CS/MATH/STAT:4740 Large Data Analysis 3 s.h. A project based course
MAIN INSTRUCTOR: Prof. Suely Oliveira.
GUEST LECURES: Prof David Stewart, Prof Isabel Darcy, Prof Kate Cowles.

This course is required for the award of the Large Data Analysis certificate.
--------------------------------------------------------------------------------------------------------------------------------------
Any student with the prerequisites is welcome.

Pre-requisites: CS:1210 and Math 2700 and STAT2010 (or STAT2020).

1)  Students will need to put a request for an exception to use MATH 2550 instead of MATH 2700. Please fill out  an "In Progress Transfer Work” form on your ISIS account, and give MATH 2550 as the reason.

2) Students will need to put a request for an exception to use  ENGR 2730 instead of CS1210. Please fill out  an "In Progress Transfer Work” form on your ISIS account, and give ENGR 2730 as the reason.
---------------------------------------------------------------------------------------------------------------------------

SUMMARY:It includes a review of concepts taught in other classes necessary for projects in this class. It is usually taken in your senior year but can be taken before. I also works as beginning graduate class in informatics. Emphasis will be given to programming and the mathematics behind the methods.

CATALOG DESCRIPTION: Current areas that deal with problem of Big Data; techniques from computer science, mathematics, statistics; high performance and parallel computing, matrix techniques, cluster analysis, visualization; variety of applications including Google PageRank, seismology, Netflix-type problems, weather forecasting; fusion of data with simulation; projects.
TARGET AUDIENCE: This course reaches a broad audience at the University of Iowa, including those not in the computer or information sciences. In this class, concepts of statistics, matrix analysis, and parallel algorithms are reviewed or introduced. Students will work on projects for half of the semester.  This course is a requirement for students in the undergraduate certificate in Large Data Analysis. It can also be used as a beginning graduate class, including for students in other certificates involving Data or Network Sciences.

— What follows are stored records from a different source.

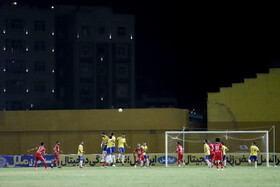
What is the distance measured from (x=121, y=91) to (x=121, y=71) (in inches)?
126

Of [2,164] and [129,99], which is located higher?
[129,99]

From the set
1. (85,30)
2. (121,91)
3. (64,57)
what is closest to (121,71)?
(121,91)

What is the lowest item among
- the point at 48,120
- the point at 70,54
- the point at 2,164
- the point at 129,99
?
the point at 2,164

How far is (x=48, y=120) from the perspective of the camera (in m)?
46.5

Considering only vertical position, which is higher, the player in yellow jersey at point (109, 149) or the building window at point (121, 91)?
the building window at point (121, 91)

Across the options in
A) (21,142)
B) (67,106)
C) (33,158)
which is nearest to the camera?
(33,158)

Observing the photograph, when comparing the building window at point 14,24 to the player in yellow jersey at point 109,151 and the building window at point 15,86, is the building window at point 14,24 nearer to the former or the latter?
the building window at point 15,86

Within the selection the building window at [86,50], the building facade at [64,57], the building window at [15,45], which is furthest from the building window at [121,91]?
the building window at [15,45]

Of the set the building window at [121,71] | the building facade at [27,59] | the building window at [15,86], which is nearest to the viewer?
the building facade at [27,59]

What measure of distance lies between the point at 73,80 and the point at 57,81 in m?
2.58

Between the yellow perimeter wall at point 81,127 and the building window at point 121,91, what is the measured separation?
4369 cm

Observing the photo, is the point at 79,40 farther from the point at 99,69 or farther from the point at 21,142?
the point at 21,142

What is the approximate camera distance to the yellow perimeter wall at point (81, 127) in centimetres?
4569

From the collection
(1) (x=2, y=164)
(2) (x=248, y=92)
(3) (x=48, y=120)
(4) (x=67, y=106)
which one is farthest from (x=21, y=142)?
(4) (x=67, y=106)
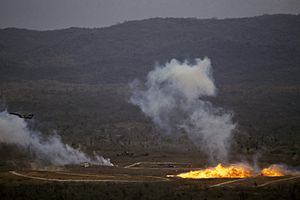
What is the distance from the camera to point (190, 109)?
10756 centimetres

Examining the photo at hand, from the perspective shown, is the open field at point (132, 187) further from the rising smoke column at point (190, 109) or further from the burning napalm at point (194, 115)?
the rising smoke column at point (190, 109)

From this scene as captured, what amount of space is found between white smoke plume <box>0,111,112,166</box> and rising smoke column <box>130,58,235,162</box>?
59.3 ft

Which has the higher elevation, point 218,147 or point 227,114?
point 227,114

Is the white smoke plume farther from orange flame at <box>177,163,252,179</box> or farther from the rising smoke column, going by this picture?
the rising smoke column

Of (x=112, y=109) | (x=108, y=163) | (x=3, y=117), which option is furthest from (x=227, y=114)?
(x=3, y=117)

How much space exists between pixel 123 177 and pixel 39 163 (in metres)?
16.4

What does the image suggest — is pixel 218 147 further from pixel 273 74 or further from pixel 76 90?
pixel 273 74

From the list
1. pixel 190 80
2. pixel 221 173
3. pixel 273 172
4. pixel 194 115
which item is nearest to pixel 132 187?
pixel 221 173

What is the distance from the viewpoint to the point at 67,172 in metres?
58.1

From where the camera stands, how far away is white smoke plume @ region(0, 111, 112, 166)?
68.2 m

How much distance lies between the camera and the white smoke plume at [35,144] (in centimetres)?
6825

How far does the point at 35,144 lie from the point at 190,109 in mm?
42799

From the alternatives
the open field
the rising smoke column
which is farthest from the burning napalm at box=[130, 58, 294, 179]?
the open field

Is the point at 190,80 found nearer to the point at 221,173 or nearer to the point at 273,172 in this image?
the point at 273,172
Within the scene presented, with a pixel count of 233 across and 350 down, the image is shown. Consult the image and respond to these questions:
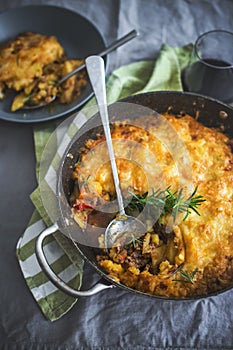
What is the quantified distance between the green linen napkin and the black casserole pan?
5.4 inches

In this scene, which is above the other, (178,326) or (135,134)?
(135,134)

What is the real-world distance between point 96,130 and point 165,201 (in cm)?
48

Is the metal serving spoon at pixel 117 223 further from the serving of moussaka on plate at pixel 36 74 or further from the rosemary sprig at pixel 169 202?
the serving of moussaka on plate at pixel 36 74

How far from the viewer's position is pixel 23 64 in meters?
2.36

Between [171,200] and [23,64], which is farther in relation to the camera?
[23,64]

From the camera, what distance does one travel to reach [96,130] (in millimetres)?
2025

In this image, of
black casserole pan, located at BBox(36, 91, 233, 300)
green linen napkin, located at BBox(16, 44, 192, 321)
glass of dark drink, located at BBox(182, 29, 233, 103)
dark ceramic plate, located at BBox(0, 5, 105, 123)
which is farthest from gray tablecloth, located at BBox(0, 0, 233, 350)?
glass of dark drink, located at BBox(182, 29, 233, 103)

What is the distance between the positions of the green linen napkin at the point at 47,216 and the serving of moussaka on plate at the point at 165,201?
194 millimetres

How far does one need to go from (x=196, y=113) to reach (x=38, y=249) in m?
0.98

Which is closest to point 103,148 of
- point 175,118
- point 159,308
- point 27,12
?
point 175,118

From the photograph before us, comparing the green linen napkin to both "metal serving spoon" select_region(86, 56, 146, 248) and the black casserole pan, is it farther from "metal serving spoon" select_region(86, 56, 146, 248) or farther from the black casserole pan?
"metal serving spoon" select_region(86, 56, 146, 248)

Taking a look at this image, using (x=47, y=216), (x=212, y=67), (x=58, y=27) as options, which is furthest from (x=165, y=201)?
(x=58, y=27)

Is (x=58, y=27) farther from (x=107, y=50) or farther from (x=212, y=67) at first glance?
(x=212, y=67)

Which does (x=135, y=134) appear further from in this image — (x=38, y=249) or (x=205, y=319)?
(x=205, y=319)
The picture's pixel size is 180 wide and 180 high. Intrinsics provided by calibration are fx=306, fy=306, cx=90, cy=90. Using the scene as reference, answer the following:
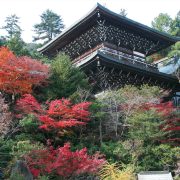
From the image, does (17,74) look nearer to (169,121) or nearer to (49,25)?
(169,121)

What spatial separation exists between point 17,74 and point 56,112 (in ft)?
12.2

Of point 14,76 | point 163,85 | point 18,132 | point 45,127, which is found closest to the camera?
point 45,127

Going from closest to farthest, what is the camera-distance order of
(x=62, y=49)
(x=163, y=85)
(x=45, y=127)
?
1. (x=45, y=127)
2. (x=163, y=85)
3. (x=62, y=49)

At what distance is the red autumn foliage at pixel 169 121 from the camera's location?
15830 millimetres

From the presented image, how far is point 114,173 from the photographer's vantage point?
1291cm

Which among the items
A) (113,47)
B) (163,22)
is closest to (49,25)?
(163,22)

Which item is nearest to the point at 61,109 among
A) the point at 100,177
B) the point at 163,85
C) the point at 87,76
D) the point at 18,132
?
the point at 18,132

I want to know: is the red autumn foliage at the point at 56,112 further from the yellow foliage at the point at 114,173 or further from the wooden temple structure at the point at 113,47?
the wooden temple structure at the point at 113,47

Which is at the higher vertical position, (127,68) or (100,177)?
(127,68)

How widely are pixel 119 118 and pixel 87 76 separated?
17.2 ft

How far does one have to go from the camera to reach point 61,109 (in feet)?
48.1

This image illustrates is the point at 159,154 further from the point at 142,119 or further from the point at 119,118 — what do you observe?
the point at 119,118

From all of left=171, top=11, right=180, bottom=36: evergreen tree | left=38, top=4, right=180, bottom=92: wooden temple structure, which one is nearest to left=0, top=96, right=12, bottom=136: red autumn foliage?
left=38, top=4, right=180, bottom=92: wooden temple structure

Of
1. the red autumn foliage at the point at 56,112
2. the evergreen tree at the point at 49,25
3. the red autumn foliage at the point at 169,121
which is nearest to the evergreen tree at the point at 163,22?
the evergreen tree at the point at 49,25
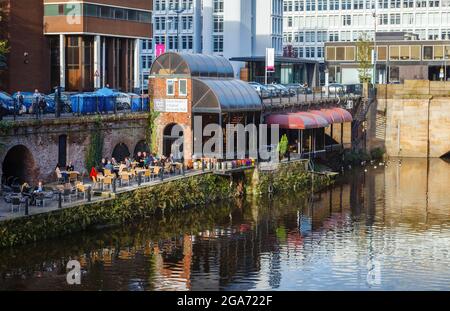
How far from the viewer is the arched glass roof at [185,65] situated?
7175 centimetres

GOAL: While other classes on campus cover how to use existing methods in this areas. The main  goal of this course is to enable the student to be able to develop new computational and analytical tools for dealing with Data when tackling new problems.

TOPICS COVERED:
  1. Introduction and Overview
  2. Programming Languages: Python and R Review
  3. Visualization
  4. Statistical Issues
  5. Clustering and Classification
  6. Matrix Methods 
  7. Topological Data Analysis
  8. Computational Issues: MapReduce, parallel and memory issues.